Das klingt nach einem fantastischen Törn, ihr habt ja richtig was mitgenommen auf der Strecke. Die Idee, Meilen und Länder gleichzeitig zu sammeln, ist doch perfekt, und ihr habt in zwei Wochen eine beeindruckende Anzahl an Inseln abgedeckt. Der ELAN 514 ist ja auch ein feines Schiff für so eine Performance-orientierte Reise.

Was du beschreibst, ist genau das, was viele unterschätzen: So ein Törn mit ambitionierten Tagesetappen ist eben kein reiner Inselhopping-Urlaub, sondern in erster Linie Segeln mit Landgang als Zugabe. Man ist ständig mit Navigation, Wetter, Manövern und dem Bootsalltag beschäftigt. Dass ihr trotzdem die Höhepunkte wie die Indian River Tour in Dominica oder das Cousteau Reserve in Guadeloupe mitnehmen konntet, zeigt, dass ihr den Rhythmus gut getroffen habt.

Spannend, wie unterschiedlich du die Inseln wahrgenommen hast. Dominica als ursprünglich und rastafarisch zu beschreiben, passt genau zu dem Bild, das man oft hört – die Natur dort soll ja atemberaubend sein. Antigua mit seinem teuren, aber grandiosen Wasser und Stränden kenne ich auch so. Und Sint Maarten mit der Party-Stimmung und dem Maho Beach, wo die Flugzeuge tiefer einfliegen als manch ein Vogel, ist einfach ein Erlebnis für sich.

Schade, dass ihr ausgerechnet Sint Eustatius, oder Statia wie es oft genannt wird, nur von der Küste sehen konntet. Die Insel hat historisch eine riesige Bedeutung gehabt und soll landschaftlich der Hammer sein, aber wenn die Industrieanlagen dominieren, ist der Reiz zum Anlanden vielleicht geringer.

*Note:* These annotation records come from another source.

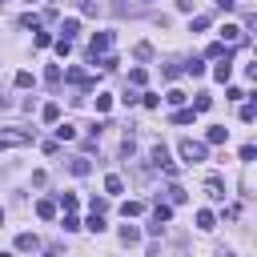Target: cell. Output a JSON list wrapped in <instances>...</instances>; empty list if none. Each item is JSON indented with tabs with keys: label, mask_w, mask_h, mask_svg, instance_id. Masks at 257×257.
<instances>
[{
	"label": "cell",
	"mask_w": 257,
	"mask_h": 257,
	"mask_svg": "<svg viewBox=\"0 0 257 257\" xmlns=\"http://www.w3.org/2000/svg\"><path fill=\"white\" fill-rule=\"evenodd\" d=\"M165 77H169V81L181 77V60H169V64H165Z\"/></svg>",
	"instance_id": "cell-29"
},
{
	"label": "cell",
	"mask_w": 257,
	"mask_h": 257,
	"mask_svg": "<svg viewBox=\"0 0 257 257\" xmlns=\"http://www.w3.org/2000/svg\"><path fill=\"white\" fill-rule=\"evenodd\" d=\"M56 137L60 141H77V125H56Z\"/></svg>",
	"instance_id": "cell-18"
},
{
	"label": "cell",
	"mask_w": 257,
	"mask_h": 257,
	"mask_svg": "<svg viewBox=\"0 0 257 257\" xmlns=\"http://www.w3.org/2000/svg\"><path fill=\"white\" fill-rule=\"evenodd\" d=\"M169 201H173V205H185V189H181V185L169 189Z\"/></svg>",
	"instance_id": "cell-30"
},
{
	"label": "cell",
	"mask_w": 257,
	"mask_h": 257,
	"mask_svg": "<svg viewBox=\"0 0 257 257\" xmlns=\"http://www.w3.org/2000/svg\"><path fill=\"white\" fill-rule=\"evenodd\" d=\"M149 161H153V165H157L161 173H169V177H177V161L169 157V149H165V145H153V149H149Z\"/></svg>",
	"instance_id": "cell-3"
},
{
	"label": "cell",
	"mask_w": 257,
	"mask_h": 257,
	"mask_svg": "<svg viewBox=\"0 0 257 257\" xmlns=\"http://www.w3.org/2000/svg\"><path fill=\"white\" fill-rule=\"evenodd\" d=\"M69 169H73V177H88L92 165H88V157H73V161H69Z\"/></svg>",
	"instance_id": "cell-7"
},
{
	"label": "cell",
	"mask_w": 257,
	"mask_h": 257,
	"mask_svg": "<svg viewBox=\"0 0 257 257\" xmlns=\"http://www.w3.org/2000/svg\"><path fill=\"white\" fill-rule=\"evenodd\" d=\"M193 117H197V113H193V109H181V113H173V125H189Z\"/></svg>",
	"instance_id": "cell-27"
},
{
	"label": "cell",
	"mask_w": 257,
	"mask_h": 257,
	"mask_svg": "<svg viewBox=\"0 0 257 257\" xmlns=\"http://www.w3.org/2000/svg\"><path fill=\"white\" fill-rule=\"evenodd\" d=\"M85 225H88V229H92V233H105V217H101V213H92V217H88Z\"/></svg>",
	"instance_id": "cell-22"
},
{
	"label": "cell",
	"mask_w": 257,
	"mask_h": 257,
	"mask_svg": "<svg viewBox=\"0 0 257 257\" xmlns=\"http://www.w3.org/2000/svg\"><path fill=\"white\" fill-rule=\"evenodd\" d=\"M141 209H145V205H141V201H125V205H121V213H125V217H137V213H141Z\"/></svg>",
	"instance_id": "cell-23"
},
{
	"label": "cell",
	"mask_w": 257,
	"mask_h": 257,
	"mask_svg": "<svg viewBox=\"0 0 257 257\" xmlns=\"http://www.w3.org/2000/svg\"><path fill=\"white\" fill-rule=\"evenodd\" d=\"M109 105H113V96L109 92H96V113H109Z\"/></svg>",
	"instance_id": "cell-25"
},
{
	"label": "cell",
	"mask_w": 257,
	"mask_h": 257,
	"mask_svg": "<svg viewBox=\"0 0 257 257\" xmlns=\"http://www.w3.org/2000/svg\"><path fill=\"white\" fill-rule=\"evenodd\" d=\"M121 241L125 245H137L141 241V229H137V225H121Z\"/></svg>",
	"instance_id": "cell-9"
},
{
	"label": "cell",
	"mask_w": 257,
	"mask_h": 257,
	"mask_svg": "<svg viewBox=\"0 0 257 257\" xmlns=\"http://www.w3.org/2000/svg\"><path fill=\"white\" fill-rule=\"evenodd\" d=\"M8 105H12V101H8V96H4V92H0V109H8Z\"/></svg>",
	"instance_id": "cell-39"
},
{
	"label": "cell",
	"mask_w": 257,
	"mask_h": 257,
	"mask_svg": "<svg viewBox=\"0 0 257 257\" xmlns=\"http://www.w3.org/2000/svg\"><path fill=\"white\" fill-rule=\"evenodd\" d=\"M237 41H241V28L237 24H225L221 28V44H237Z\"/></svg>",
	"instance_id": "cell-8"
},
{
	"label": "cell",
	"mask_w": 257,
	"mask_h": 257,
	"mask_svg": "<svg viewBox=\"0 0 257 257\" xmlns=\"http://www.w3.org/2000/svg\"><path fill=\"white\" fill-rule=\"evenodd\" d=\"M165 101L177 109V105H185V92H181V88H169V96H165Z\"/></svg>",
	"instance_id": "cell-28"
},
{
	"label": "cell",
	"mask_w": 257,
	"mask_h": 257,
	"mask_svg": "<svg viewBox=\"0 0 257 257\" xmlns=\"http://www.w3.org/2000/svg\"><path fill=\"white\" fill-rule=\"evenodd\" d=\"M109 48H113V32H96V37H92V44H88V60L96 64V60H101Z\"/></svg>",
	"instance_id": "cell-4"
},
{
	"label": "cell",
	"mask_w": 257,
	"mask_h": 257,
	"mask_svg": "<svg viewBox=\"0 0 257 257\" xmlns=\"http://www.w3.org/2000/svg\"><path fill=\"white\" fill-rule=\"evenodd\" d=\"M60 32H64V41H73L77 32H81V20H64V24H60Z\"/></svg>",
	"instance_id": "cell-19"
},
{
	"label": "cell",
	"mask_w": 257,
	"mask_h": 257,
	"mask_svg": "<svg viewBox=\"0 0 257 257\" xmlns=\"http://www.w3.org/2000/svg\"><path fill=\"white\" fill-rule=\"evenodd\" d=\"M205 193H209L213 201H221V197H225V185H221L217 177H209V181H205Z\"/></svg>",
	"instance_id": "cell-10"
},
{
	"label": "cell",
	"mask_w": 257,
	"mask_h": 257,
	"mask_svg": "<svg viewBox=\"0 0 257 257\" xmlns=\"http://www.w3.org/2000/svg\"><path fill=\"white\" fill-rule=\"evenodd\" d=\"M141 105H145V109H157V105H161V96H157V92H145V96H141Z\"/></svg>",
	"instance_id": "cell-32"
},
{
	"label": "cell",
	"mask_w": 257,
	"mask_h": 257,
	"mask_svg": "<svg viewBox=\"0 0 257 257\" xmlns=\"http://www.w3.org/2000/svg\"><path fill=\"white\" fill-rule=\"evenodd\" d=\"M37 24H41V16H32V12H28V16H20V28H37Z\"/></svg>",
	"instance_id": "cell-36"
},
{
	"label": "cell",
	"mask_w": 257,
	"mask_h": 257,
	"mask_svg": "<svg viewBox=\"0 0 257 257\" xmlns=\"http://www.w3.org/2000/svg\"><path fill=\"white\" fill-rule=\"evenodd\" d=\"M32 85H37V77H32L28 69H20V73H16V88H32Z\"/></svg>",
	"instance_id": "cell-17"
},
{
	"label": "cell",
	"mask_w": 257,
	"mask_h": 257,
	"mask_svg": "<svg viewBox=\"0 0 257 257\" xmlns=\"http://www.w3.org/2000/svg\"><path fill=\"white\" fill-rule=\"evenodd\" d=\"M128 81H133V85H145V81H149V73H145V69H133V73H128Z\"/></svg>",
	"instance_id": "cell-33"
},
{
	"label": "cell",
	"mask_w": 257,
	"mask_h": 257,
	"mask_svg": "<svg viewBox=\"0 0 257 257\" xmlns=\"http://www.w3.org/2000/svg\"><path fill=\"white\" fill-rule=\"evenodd\" d=\"M37 217L52 221V217H56V205H52V201H37Z\"/></svg>",
	"instance_id": "cell-15"
},
{
	"label": "cell",
	"mask_w": 257,
	"mask_h": 257,
	"mask_svg": "<svg viewBox=\"0 0 257 257\" xmlns=\"http://www.w3.org/2000/svg\"><path fill=\"white\" fill-rule=\"evenodd\" d=\"M169 217H173V209H169V205H161V201H157V209H153V221H157V225H165Z\"/></svg>",
	"instance_id": "cell-16"
},
{
	"label": "cell",
	"mask_w": 257,
	"mask_h": 257,
	"mask_svg": "<svg viewBox=\"0 0 257 257\" xmlns=\"http://www.w3.org/2000/svg\"><path fill=\"white\" fill-rule=\"evenodd\" d=\"M213 225H217V217H213L209 209H201V213H197V229H205V233H209Z\"/></svg>",
	"instance_id": "cell-13"
},
{
	"label": "cell",
	"mask_w": 257,
	"mask_h": 257,
	"mask_svg": "<svg viewBox=\"0 0 257 257\" xmlns=\"http://www.w3.org/2000/svg\"><path fill=\"white\" fill-rule=\"evenodd\" d=\"M253 117H257V109H253V105H241V121H245V125H253Z\"/></svg>",
	"instance_id": "cell-34"
},
{
	"label": "cell",
	"mask_w": 257,
	"mask_h": 257,
	"mask_svg": "<svg viewBox=\"0 0 257 257\" xmlns=\"http://www.w3.org/2000/svg\"><path fill=\"white\" fill-rule=\"evenodd\" d=\"M185 73H189V77H201V73H205V64L193 56V60H185Z\"/></svg>",
	"instance_id": "cell-21"
},
{
	"label": "cell",
	"mask_w": 257,
	"mask_h": 257,
	"mask_svg": "<svg viewBox=\"0 0 257 257\" xmlns=\"http://www.w3.org/2000/svg\"><path fill=\"white\" fill-rule=\"evenodd\" d=\"M233 4H237V0H217V8H225V12H229Z\"/></svg>",
	"instance_id": "cell-37"
},
{
	"label": "cell",
	"mask_w": 257,
	"mask_h": 257,
	"mask_svg": "<svg viewBox=\"0 0 257 257\" xmlns=\"http://www.w3.org/2000/svg\"><path fill=\"white\" fill-rule=\"evenodd\" d=\"M60 205H64V213H73L77 209V193H60Z\"/></svg>",
	"instance_id": "cell-26"
},
{
	"label": "cell",
	"mask_w": 257,
	"mask_h": 257,
	"mask_svg": "<svg viewBox=\"0 0 257 257\" xmlns=\"http://www.w3.org/2000/svg\"><path fill=\"white\" fill-rule=\"evenodd\" d=\"M177 149H181V157L189 161V165H197V161H205V157H209V145H205V141H193V137H185Z\"/></svg>",
	"instance_id": "cell-2"
},
{
	"label": "cell",
	"mask_w": 257,
	"mask_h": 257,
	"mask_svg": "<svg viewBox=\"0 0 257 257\" xmlns=\"http://www.w3.org/2000/svg\"><path fill=\"white\" fill-rule=\"evenodd\" d=\"M16 249H20V253H37V249H41V241L32 237V233H20V237H16Z\"/></svg>",
	"instance_id": "cell-5"
},
{
	"label": "cell",
	"mask_w": 257,
	"mask_h": 257,
	"mask_svg": "<svg viewBox=\"0 0 257 257\" xmlns=\"http://www.w3.org/2000/svg\"><path fill=\"white\" fill-rule=\"evenodd\" d=\"M60 77H64V73H60V64H48V73H44V81H48V85H60Z\"/></svg>",
	"instance_id": "cell-24"
},
{
	"label": "cell",
	"mask_w": 257,
	"mask_h": 257,
	"mask_svg": "<svg viewBox=\"0 0 257 257\" xmlns=\"http://www.w3.org/2000/svg\"><path fill=\"white\" fill-rule=\"evenodd\" d=\"M105 189H109V193H125V181H121L117 173H109V177H105Z\"/></svg>",
	"instance_id": "cell-20"
},
{
	"label": "cell",
	"mask_w": 257,
	"mask_h": 257,
	"mask_svg": "<svg viewBox=\"0 0 257 257\" xmlns=\"http://www.w3.org/2000/svg\"><path fill=\"white\" fill-rule=\"evenodd\" d=\"M85 16H96V12H101V4H96V0H85V8H81Z\"/></svg>",
	"instance_id": "cell-35"
},
{
	"label": "cell",
	"mask_w": 257,
	"mask_h": 257,
	"mask_svg": "<svg viewBox=\"0 0 257 257\" xmlns=\"http://www.w3.org/2000/svg\"><path fill=\"white\" fill-rule=\"evenodd\" d=\"M213 77H217V81L225 85V81H229V77H233V64H229V60H221V64H217V69H213Z\"/></svg>",
	"instance_id": "cell-14"
},
{
	"label": "cell",
	"mask_w": 257,
	"mask_h": 257,
	"mask_svg": "<svg viewBox=\"0 0 257 257\" xmlns=\"http://www.w3.org/2000/svg\"><path fill=\"white\" fill-rule=\"evenodd\" d=\"M41 117H44L48 125H56V121H60V105H56V101H48V105L41 109Z\"/></svg>",
	"instance_id": "cell-11"
},
{
	"label": "cell",
	"mask_w": 257,
	"mask_h": 257,
	"mask_svg": "<svg viewBox=\"0 0 257 257\" xmlns=\"http://www.w3.org/2000/svg\"><path fill=\"white\" fill-rule=\"evenodd\" d=\"M24 145H32L28 128H0V149H24Z\"/></svg>",
	"instance_id": "cell-1"
},
{
	"label": "cell",
	"mask_w": 257,
	"mask_h": 257,
	"mask_svg": "<svg viewBox=\"0 0 257 257\" xmlns=\"http://www.w3.org/2000/svg\"><path fill=\"white\" fill-rule=\"evenodd\" d=\"M177 4H181V12H193V0H177Z\"/></svg>",
	"instance_id": "cell-38"
},
{
	"label": "cell",
	"mask_w": 257,
	"mask_h": 257,
	"mask_svg": "<svg viewBox=\"0 0 257 257\" xmlns=\"http://www.w3.org/2000/svg\"><path fill=\"white\" fill-rule=\"evenodd\" d=\"M0 225H4V209H0Z\"/></svg>",
	"instance_id": "cell-40"
},
{
	"label": "cell",
	"mask_w": 257,
	"mask_h": 257,
	"mask_svg": "<svg viewBox=\"0 0 257 257\" xmlns=\"http://www.w3.org/2000/svg\"><path fill=\"white\" fill-rule=\"evenodd\" d=\"M225 137H229V128H225V125H213L209 133H205V141H209V145H225Z\"/></svg>",
	"instance_id": "cell-6"
},
{
	"label": "cell",
	"mask_w": 257,
	"mask_h": 257,
	"mask_svg": "<svg viewBox=\"0 0 257 257\" xmlns=\"http://www.w3.org/2000/svg\"><path fill=\"white\" fill-rule=\"evenodd\" d=\"M60 225H64V233H73V229H81V221H77L73 213H64V221H60Z\"/></svg>",
	"instance_id": "cell-31"
},
{
	"label": "cell",
	"mask_w": 257,
	"mask_h": 257,
	"mask_svg": "<svg viewBox=\"0 0 257 257\" xmlns=\"http://www.w3.org/2000/svg\"><path fill=\"white\" fill-rule=\"evenodd\" d=\"M213 109V96L209 92H197V101H193V113H209Z\"/></svg>",
	"instance_id": "cell-12"
}]
</instances>
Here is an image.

Dein Fazit trifft es gut: Es ist eine teure, auf Kreuzfahrttourismus ausgelegte Region, aber vom Segelboot aus erlebt man sie viel intensiver, weil man selbst Teil des Geschehens ist. Dass ihr jetzt erstmal eine Pause von der Karibik macht, kann ich verstehen. Nach so einem Ritt hat man sich eine Auszeit verdient, und die Welt hat ja noch andere schöne Ecken zu bieten. Danke für den ausführlichen Bericht, hat richtig Spaß gemacht zu lesen.